While I did enjoy "Caterpillars Can't Swim" quite a bit, it's definitely not like the type of YA story that I typically read.
The story is told entirely from the perspective of Ryan, who is tied to his wheelchair, due to cerebral palsy in his legs, below his knees. He's on the swim team and, other than his disability, he's a fairly average teenager.
Next we have Jack, who is bullied because he's gay, small and unassuming. He's deathly afraid to come out to his religious mother, which is one of the reasons that he ends up nearly drowning, then being saved by Ryan.
I'm not really sure how I feel about the tentative 'friendship' that ensues between Ryan and Jack, which doesn't really feel like a true friendship. It honestly feels like Ryan now has a duty to continue protecting Jack, especially from himself.
I'm not a huge fan of that. At no point during the story do I remember Ryan actually saying that Jack *is* his friend. The one point in the story where Jack asks Ryan to be there for him, while he finally confronts his greatest fear, Ryan wants to bail and only goes after being convinced by a pretty girl, then expresses that "I’m wishing I was anywhere else in the whole world." To me, that is not actual friendship.
This story feels more like an after school special, about a handicapped, straight boy, whose life intersects, somewhat unwillingly, with someone very different from himself, and that someone just happens to be gay.
I do appreciate that Ryan, knowing what it's like to be different, does truly accept Jack for who he is; however, his 'friendship' still feels like it was held at arm's length.
I also do appreciate that Ryan's egotistical best friend, Cody, does eventually move from begrudgingly tolerating Jack (and his differences) to somewhat more of an acceptance, even if that only happens once Cody witnesses first-hand just how dire Jack's situation really is.

Task instructions - Could you reproduce the review of "Caterpillars Can't Swim" word for word, from its first sentence to its last? The material that comes after this review stands apart from it.

Dataset content -

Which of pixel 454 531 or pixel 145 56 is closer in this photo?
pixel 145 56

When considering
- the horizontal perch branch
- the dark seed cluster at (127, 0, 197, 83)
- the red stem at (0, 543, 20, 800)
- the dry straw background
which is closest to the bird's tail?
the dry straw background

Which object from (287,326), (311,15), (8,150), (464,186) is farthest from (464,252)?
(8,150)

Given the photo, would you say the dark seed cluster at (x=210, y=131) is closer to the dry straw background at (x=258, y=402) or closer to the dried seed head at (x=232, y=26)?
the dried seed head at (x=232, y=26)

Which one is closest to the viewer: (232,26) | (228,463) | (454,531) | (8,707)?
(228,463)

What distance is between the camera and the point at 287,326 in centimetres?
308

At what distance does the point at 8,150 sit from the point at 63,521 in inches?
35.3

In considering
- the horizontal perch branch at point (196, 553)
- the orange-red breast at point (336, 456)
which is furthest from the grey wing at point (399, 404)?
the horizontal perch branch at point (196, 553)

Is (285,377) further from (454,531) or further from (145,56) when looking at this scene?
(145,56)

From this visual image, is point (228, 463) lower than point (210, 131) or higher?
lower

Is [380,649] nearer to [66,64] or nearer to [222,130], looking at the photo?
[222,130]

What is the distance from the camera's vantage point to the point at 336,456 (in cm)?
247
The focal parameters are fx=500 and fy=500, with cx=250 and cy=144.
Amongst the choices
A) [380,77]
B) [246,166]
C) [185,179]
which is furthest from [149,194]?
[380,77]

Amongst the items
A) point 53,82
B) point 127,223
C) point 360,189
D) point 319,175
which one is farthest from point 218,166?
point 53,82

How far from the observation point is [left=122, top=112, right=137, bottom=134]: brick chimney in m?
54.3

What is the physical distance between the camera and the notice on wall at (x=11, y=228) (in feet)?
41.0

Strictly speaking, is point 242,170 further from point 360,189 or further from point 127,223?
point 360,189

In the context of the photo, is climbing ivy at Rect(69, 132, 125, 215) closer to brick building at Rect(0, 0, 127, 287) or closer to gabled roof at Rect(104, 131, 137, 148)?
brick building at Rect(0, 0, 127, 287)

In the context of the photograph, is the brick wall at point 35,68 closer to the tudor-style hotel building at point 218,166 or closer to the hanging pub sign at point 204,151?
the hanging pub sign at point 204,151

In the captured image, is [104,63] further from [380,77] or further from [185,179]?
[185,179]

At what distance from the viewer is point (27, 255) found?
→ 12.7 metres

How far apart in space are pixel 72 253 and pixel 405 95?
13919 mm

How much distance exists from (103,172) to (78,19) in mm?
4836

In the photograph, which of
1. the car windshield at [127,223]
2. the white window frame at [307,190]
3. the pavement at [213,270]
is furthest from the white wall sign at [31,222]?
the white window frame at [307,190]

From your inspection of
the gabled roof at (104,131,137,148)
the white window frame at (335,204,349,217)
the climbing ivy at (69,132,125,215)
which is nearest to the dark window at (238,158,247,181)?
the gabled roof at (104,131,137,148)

Solution for this task -
While I did enjoy "Caterpillars Can't Swim" quite a bit, it's definitely not like the type of YA story that I typically read.
The story is told entirely from the perspective of Ryan, who is tied to his wheelchair, due to cerebral palsy in his legs, below his knees. He's on the swim team and, other than his disability, he's a fairly average teenager.
Next we have Jack, who is bullied because he's gay, small and unassuming. He's deathly afraid to come out to his religious mother, which is one of the reasons that he ends up nearly drowning, then being saved by Ryan.
I'm not really sure how I feel about the tentative 'friendship' that ensues between Ryan and Jack, which doesn't really feel like a true friendship. It honestly feels like Ryan now has a duty to continue protecting Jack, especially from himself.
I'm not a huge fan of that. At no point during the story do I remember Ryan actually saying that Jack *is* his friend. The one point in the story where Jack asks Ryan to be there for him, while he finally confronts his greatest fear, Ryan wants to bail and only goes after being convinced by a pretty girl, then expresses that "I’m wishing I was anywhere else in the whole world." To me, that is not actual friendship.
This story feels more like an after school special, about a handicapped, straight boy, whose life intersects, somewhat unwillingly, with someone very different from himself, and that someone just happens to be gay.
I do appreciate that Ryan, knowing what it's like to be different, does truly accept Jack for who he is; however, his 'friendship' still feels like it was held at arm's length.
I also do appreciate that Ryan's egotistical best friend, Cody, does eventually move from begrudgingly tolerating Jack (and his differences) to somewhat more of an acceptance, even if that only happens once Cody witnesses first-hand just how dire Jack's situation really is.